(ABOUT THIS EXERCISE): Write out again the entries from the first line to the line that includes "入社前・入社後のミスマッチ対策を紹介", keeping both of those lines.

*** Opening of GIVEN DATA ***

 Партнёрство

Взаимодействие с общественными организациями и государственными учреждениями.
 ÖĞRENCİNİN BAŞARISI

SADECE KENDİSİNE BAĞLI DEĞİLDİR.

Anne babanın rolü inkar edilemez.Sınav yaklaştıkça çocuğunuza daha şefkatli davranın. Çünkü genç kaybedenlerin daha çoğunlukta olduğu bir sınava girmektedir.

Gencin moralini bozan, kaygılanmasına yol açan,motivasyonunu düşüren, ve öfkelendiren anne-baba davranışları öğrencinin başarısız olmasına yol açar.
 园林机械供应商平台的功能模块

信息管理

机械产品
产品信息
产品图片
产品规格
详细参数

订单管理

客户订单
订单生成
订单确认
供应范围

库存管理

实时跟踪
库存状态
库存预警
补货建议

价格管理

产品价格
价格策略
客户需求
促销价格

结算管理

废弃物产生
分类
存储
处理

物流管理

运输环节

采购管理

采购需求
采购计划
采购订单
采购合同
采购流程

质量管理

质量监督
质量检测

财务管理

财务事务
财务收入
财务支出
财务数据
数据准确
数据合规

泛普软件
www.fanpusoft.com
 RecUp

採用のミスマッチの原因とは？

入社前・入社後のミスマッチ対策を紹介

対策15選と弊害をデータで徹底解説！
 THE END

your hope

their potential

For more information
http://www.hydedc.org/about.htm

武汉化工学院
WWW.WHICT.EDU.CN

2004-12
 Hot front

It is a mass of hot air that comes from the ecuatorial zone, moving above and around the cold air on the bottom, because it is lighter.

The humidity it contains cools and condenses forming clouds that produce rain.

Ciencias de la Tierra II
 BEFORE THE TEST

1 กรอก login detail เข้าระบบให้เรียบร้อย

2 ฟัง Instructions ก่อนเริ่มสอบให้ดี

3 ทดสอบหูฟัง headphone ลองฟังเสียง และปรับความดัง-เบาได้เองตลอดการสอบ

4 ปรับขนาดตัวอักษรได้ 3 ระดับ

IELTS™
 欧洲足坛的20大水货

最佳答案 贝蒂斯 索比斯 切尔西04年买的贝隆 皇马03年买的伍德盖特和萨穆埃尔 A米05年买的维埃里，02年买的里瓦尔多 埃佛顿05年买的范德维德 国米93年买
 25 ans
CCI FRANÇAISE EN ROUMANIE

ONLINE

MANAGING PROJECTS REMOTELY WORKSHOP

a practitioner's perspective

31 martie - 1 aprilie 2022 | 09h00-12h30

*** Close of GIVEN DATA ***

(ANSWER BELOW):
 Партнёрство

Взаимодействие с общественными организациями и государственными учреждениями.
 ÖĞRENCİNİN BAŞARISI

SADECE KENDİSİNE BAĞLI DEĞİLDİR.

Anne babanın rolü inkar edilemez.Sınav yaklaştıkça çocuğunuza daha şefkatli davranın. Çünkü genç kaybedenlerin daha çoğunlukta olduğu bir sınava girmektedir.

Gencin moralini bozan, kaygılanmasına yol açan,motivasyonunu düşüren, ve öfkelendiren anne-baba davranışları öğrencinin başarısız olmasına yol açar.
 园林机械供应商平台的功能模块

信息管理

机械产品
产品信息
产品图片
产品规格
详细参数

订单管理

客户订单
订单生成
订单确认
供应范围

库存管理

实时跟踪
库存状态
库存预警
补货建议

价格管理

产品价格
价格策略
客户需求
促销价格

结算管理

废弃物产生
分类
存储
处理

物流管理

运输环节

采购管理

采购需求
采购计划
采购订单
采购合同
采购流程

质量管理

质量监督
质量检测

财务管理

财务事务
财务收入
财务支出
财务数据
数据准确
数据合规

泛普软件
www.fanpusoft.com
 RecUp

採用のミスマッチの原因とは？

入社前・入社後のミスマッチ対策を紹介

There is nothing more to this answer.